Nevertheless, last summer Pruitt said he’d come up with a “10 Most Wanted” priority list from the country’s 1,300-plus Superfund sites for aggressive attention. However, the EPA already has a National Priority List (NPL) of sites eligible for long-term remediation financed through Superfund, and the problem is so serious that Pruitt was forced to list 21 places destined for “immediate and intense action.”
Plus, the EPA itself conceded there’s no money available to deal with them, stating in December, “There is no commitment of additional funding associated with a site’s inclusion on the list.”

Further, the NPL has more than 1,100 sites, with dozens in Illinois.

“Hazardous substances are buried/stored in the area, but they also continue to be generated (and then need to be managed), so this is something everyone should be concerned about,” says Lisa Offutt of Peoria Families Against Toxic Waste. “It’s a real danger. But for the last year, so many things we rely on for a decent quality of life – health care, human rights, civil rights, basic physical safety, etc. – have been under attack, I think it’s hard to focus on one thing.

“Caps over disposal sites can be compromised, allowing rainwater to leach through the waste and into the groundwater (this has already happened [at US Ecology] in Sheffield,)” she continues. “All landfills will eventually leak, but if you have a low-quality cap and no liner, that leak will probably happen sooner rather than later.

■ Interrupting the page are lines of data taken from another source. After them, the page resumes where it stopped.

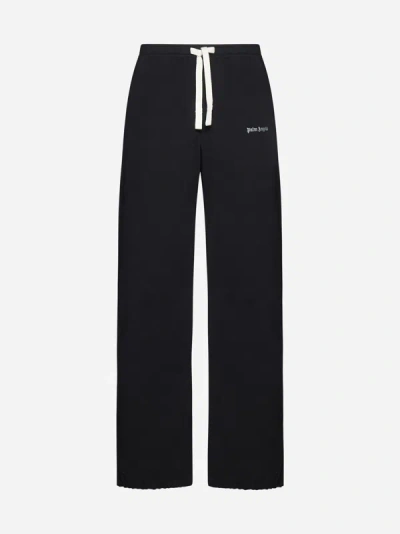 Palm Angels Logo Cotton Trousers In Black,white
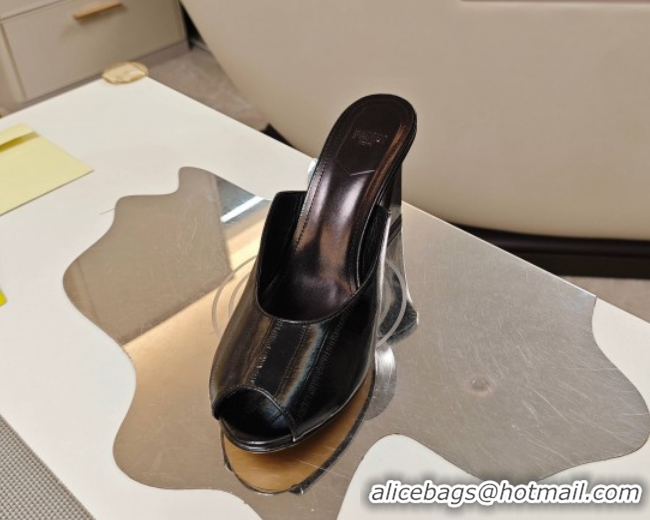 Best Product Fendi Arco Wedge Slides Sandal 8.5cm in Shiny Hagfish Embossed Leather Black 0710062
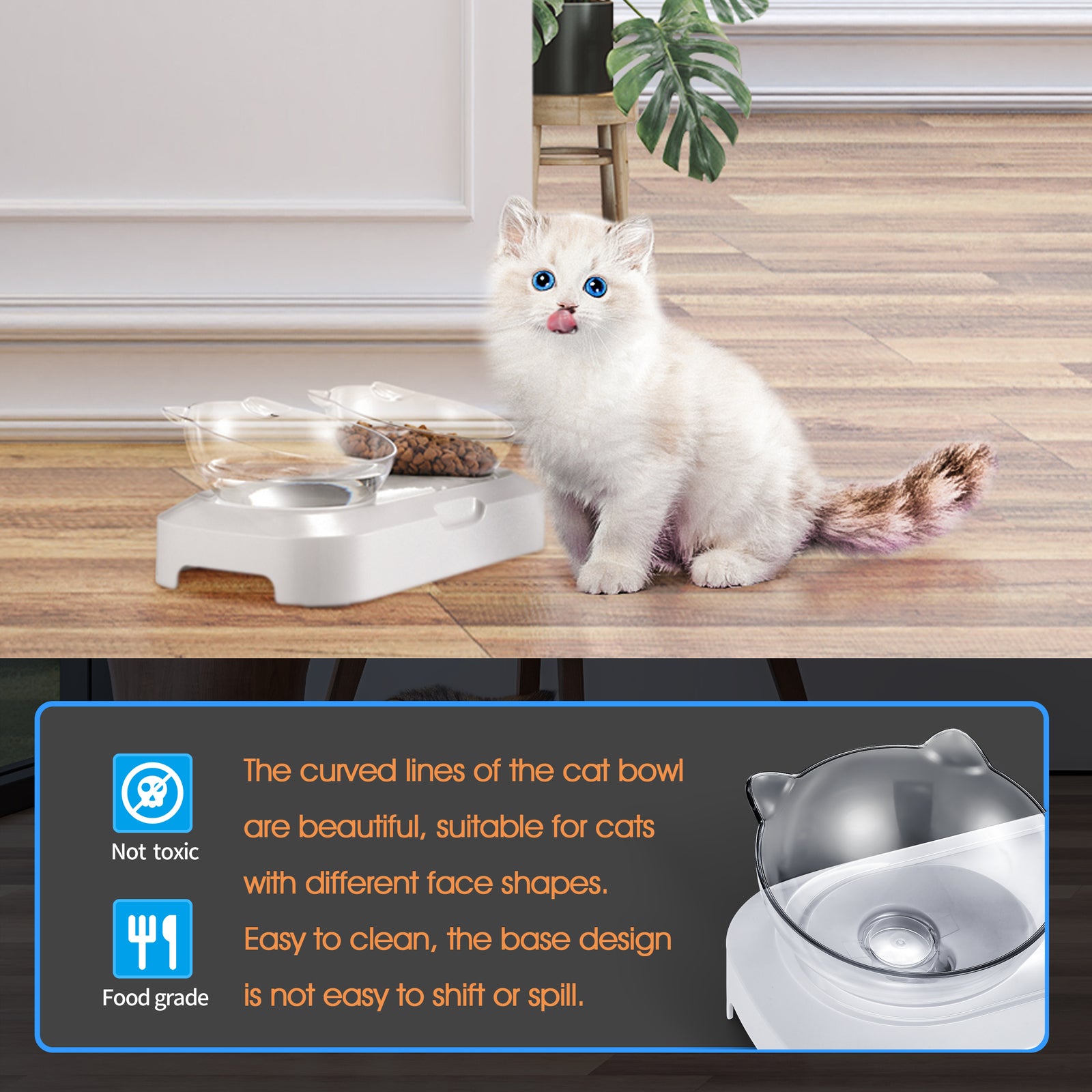YES4PETS Pet Bowl Water Bowls Portable Anti Slip Skid Feeder Dog Rabbit Cat V278-PB-01D-PET-FEEDER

And monitoring systems may or may not be adequate to detect what is actually happening underground.”
Besides the NPL, the EPA maintains a Superfund Enterprise Management System (SEMS), which lists some sites that aren’t on, or have been dropped from, the NPL. (See box.)

Illinois’ EPA – which does more than deal with leaking underground storage tanks and used tires – tries to cope where feds have failed. For example, the 65-acre US Ecology dirt-trench dump site outside Sheffield, containing some 4 million cubic feet of contaminants including radioactive carbon-14 and tritium was abandoned in 1979 despite higher-than-natural levels of tritium found to be moving about 500 feet a day, 600 times predicted speeds. The state of Illinois has been liable for the site for 20 years.

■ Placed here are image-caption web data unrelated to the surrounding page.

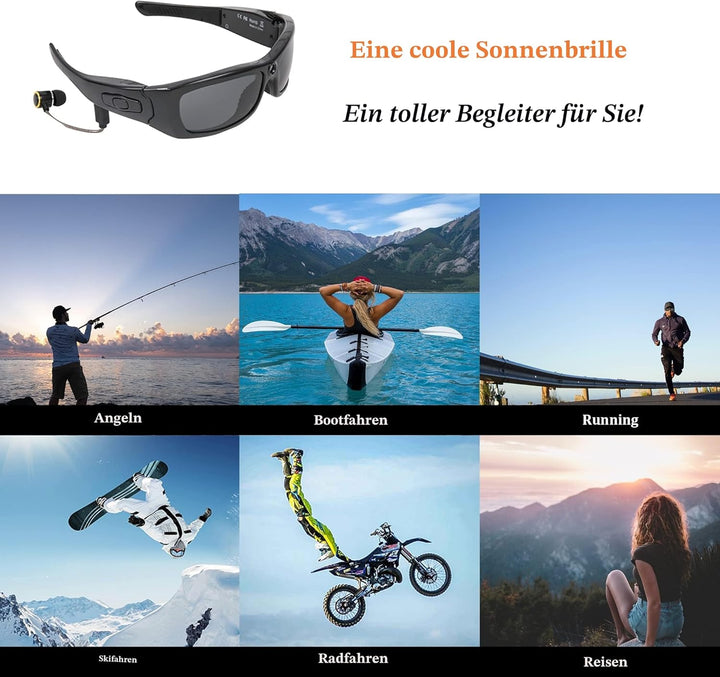 Hereta Kamera Sonnenbrille, Bluetooth Sonnenbrille Full HD 1080P Videokamera Brille mit UV-Schutz Po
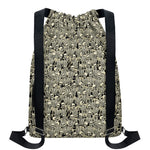 Scary Skeleton Pattern Print Drawstring Backpack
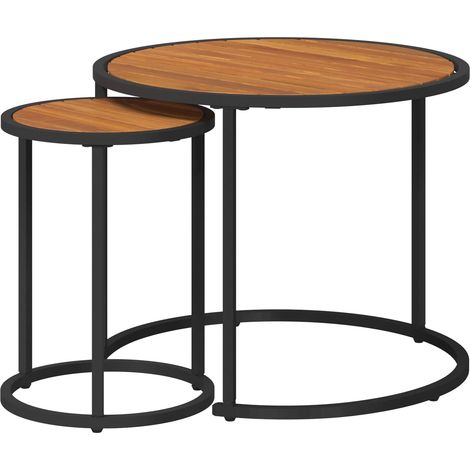 Juego de Mesas de Centro 2 pcs Natural y negro 55 x 55 x 45 cm vidaXL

“[An IEPA] report confirmed that the trenches the radioactive waste is buried in are unlined,” Offutt says. “The site may be closed, but the fact remains that a variety of chemical and radioactive waste is sitting in unlined pits where it can leach into streams and groundwater. It reminds me of the unlined barrel trench at Peoria Disposal Company #1 here in Peoria (where we have reason to believe 55-gallon drums filled with PCBs are corroding away to leak into the aquifer and/or Kickapoo Creek.”

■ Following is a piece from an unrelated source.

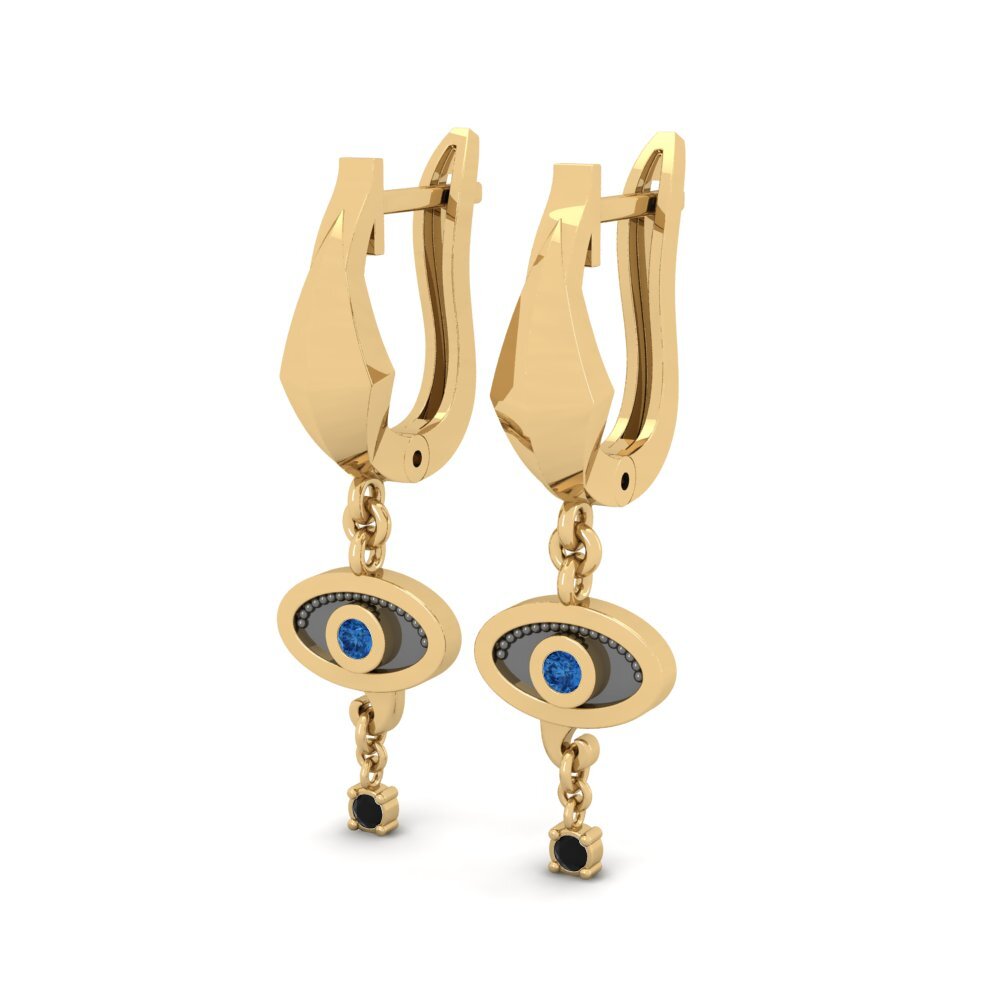 Zircone Bleu Foncé Boucle d'oreille femme Solamente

Meanwhile, Trump’s EPA appointments are dominated by industry figures and political allies, highlighted last month, when Dow Chemical corporate attorney Peter Wright was nominated to be EPA’s assistant administrator for Land and Emergency Management, which supervises emergency responses to cleanups at toxic sites.

Elsewhere, the independent EPA Advisory Board was disbanded, and Pruitt said his agenda includes:

  • replacing carbon and clean-water regulations,
  • convening a “national debate” on whether climate change is real (commenting to Reuters, “How do we know what the ideal surface temperature is in 2100?”)
  • reconsidering rules he sees as “too broad” or harmful to business,
  • reforming the biofuels policy in the Renewable Fuel Standard Act pass in the George W. Bush administration to help farmers with corn-derived ethanol
  • reviewing vehicle fuel-efficiency rules

“The EPA can only enforce existing regulations (a song we heard many times while working against the expansion of PDC #1),” says Offutt. “So as long as you have someone like Trump in office and Pruitt heading up the agency, the regulations are going to be even less protective. Add to that a level of staffing that prevents timely inspections and a backlog of permit renewals, and ultimately many of us haven’t felt protected for a while. The current administration is not going to reverse that trend.”

Republican William Ruckelhaus, the first head of the EPA in 1970, has said, “One of the tragedies of this administration’s approach is that it is just enhancing mistrust of what government is doing.”